Britishvolt’s Gigaplant praised by Boris Johnson during Prime Minister’s Questions
Prime Minister Boris Johnson has praised Britishvolt’s work to deliver a Gigaplant that will eventually produce enough low carbon, sustainable battery cells for over 300,000 electric vehicle battery packs per year.
During Prime Minister’s Question Time on Wednesday (2 February 2022) he highlighted the role of Blyth Valley MP Ian Levy.
Responding to a question from the MP, the Prime Minister said: “I want to thank him for helping to secure the Britishvolt Gigafactory in Blyth. It is an absolutely amazing investment.”
Britishvolt recently received Government backing to power ahead with plans for a full-scale electric-vehicle (EV) Gigaplant in Northumberland with support coming through its Automotive Transformation Fund, delivered by the Advanced Propulsion Centre.
At the time, the Prime Minister said the new battery factory will “boost the production of electric vehicles in the UK, whilst levelling up opportunity and bringing thousands of new highly-skilled jobs to communities in our industrial heartlands.”
The Prime Minister was responding to a question from Mr Levy concerning the need for infrastructure upgrades to help ease congestion on Blyth’s roads.
He said: “I understand that growth and prosperity bring about challenges when it comes to congestion on our roads. We are working with the council on a bid for the Blyth Relief Road.”
Mr Johnson committed to setting up a meeting between the MP for Blyth Valley and the Transport Secretary to discuss this further.
Speaking to Transport + Energy Britishvolt Chief Communications Officer Ben Kilbey said: “The level of positive support that Britishvolt is seeing is phenomenal and is testament to the integrity of the business to helping, not only level up, but also create the employment of the future and domestic battery intellectual property. Low carbon, sustainable, domestically produced battery cells are an imperative to the next industrial revolution, a switch to renewables from fossil fuels. We must stop burning stuff to empower a clean air future for all. Batteries are at the very core of that narrative.

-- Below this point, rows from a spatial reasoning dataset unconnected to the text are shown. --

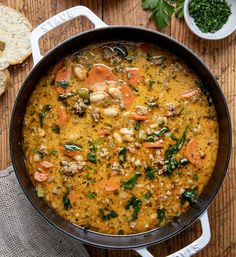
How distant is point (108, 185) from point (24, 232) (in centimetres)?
84

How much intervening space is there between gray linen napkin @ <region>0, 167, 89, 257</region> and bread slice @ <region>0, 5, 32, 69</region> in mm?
902

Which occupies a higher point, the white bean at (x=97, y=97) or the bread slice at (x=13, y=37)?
the bread slice at (x=13, y=37)

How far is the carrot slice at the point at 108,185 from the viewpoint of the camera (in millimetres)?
3717

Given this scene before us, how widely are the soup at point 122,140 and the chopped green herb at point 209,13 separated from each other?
434mm

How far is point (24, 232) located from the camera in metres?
4.01

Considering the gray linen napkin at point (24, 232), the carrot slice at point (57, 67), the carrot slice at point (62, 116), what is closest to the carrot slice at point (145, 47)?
the carrot slice at point (57, 67)

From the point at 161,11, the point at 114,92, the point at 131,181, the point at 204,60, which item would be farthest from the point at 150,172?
the point at 161,11

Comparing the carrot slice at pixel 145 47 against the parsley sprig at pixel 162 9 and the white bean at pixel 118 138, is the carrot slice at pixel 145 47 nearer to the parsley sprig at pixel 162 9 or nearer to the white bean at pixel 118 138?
the parsley sprig at pixel 162 9

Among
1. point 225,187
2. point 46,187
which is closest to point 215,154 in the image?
point 225,187

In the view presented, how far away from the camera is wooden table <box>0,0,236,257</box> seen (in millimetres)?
4039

He added: “Through our BV Future Gen Foundation we will be able to up-skill, new-skill and re-skill for the jobs required for the industries of the future. We are proud of our ESG commitments and the vision to set new benchmarks in supply chain management. We will drive the carbon out of the battery manufacturing process. The Gigaplant in Northumberland will be powered by 100% clean, green renewable energy. We hope the ‘Britishvolt Effect’ will benefit the entire country and power up the Gigaplant-economy.”
Earlier this week Britisvolt announced that it had entered into a joint venture with strategic partner Glencore to develop a world-leading ecosystem for battery recycling in the UK.
This ecosystem will be anchored at a new recycling plant located at the Britannia Refined Metals operation (BRM – located in Northfleet), a Glencore company. BRM will continue with its current production and trading operations.
The project sees a return to recycling for BRM, securing existing jobs and creating new ones.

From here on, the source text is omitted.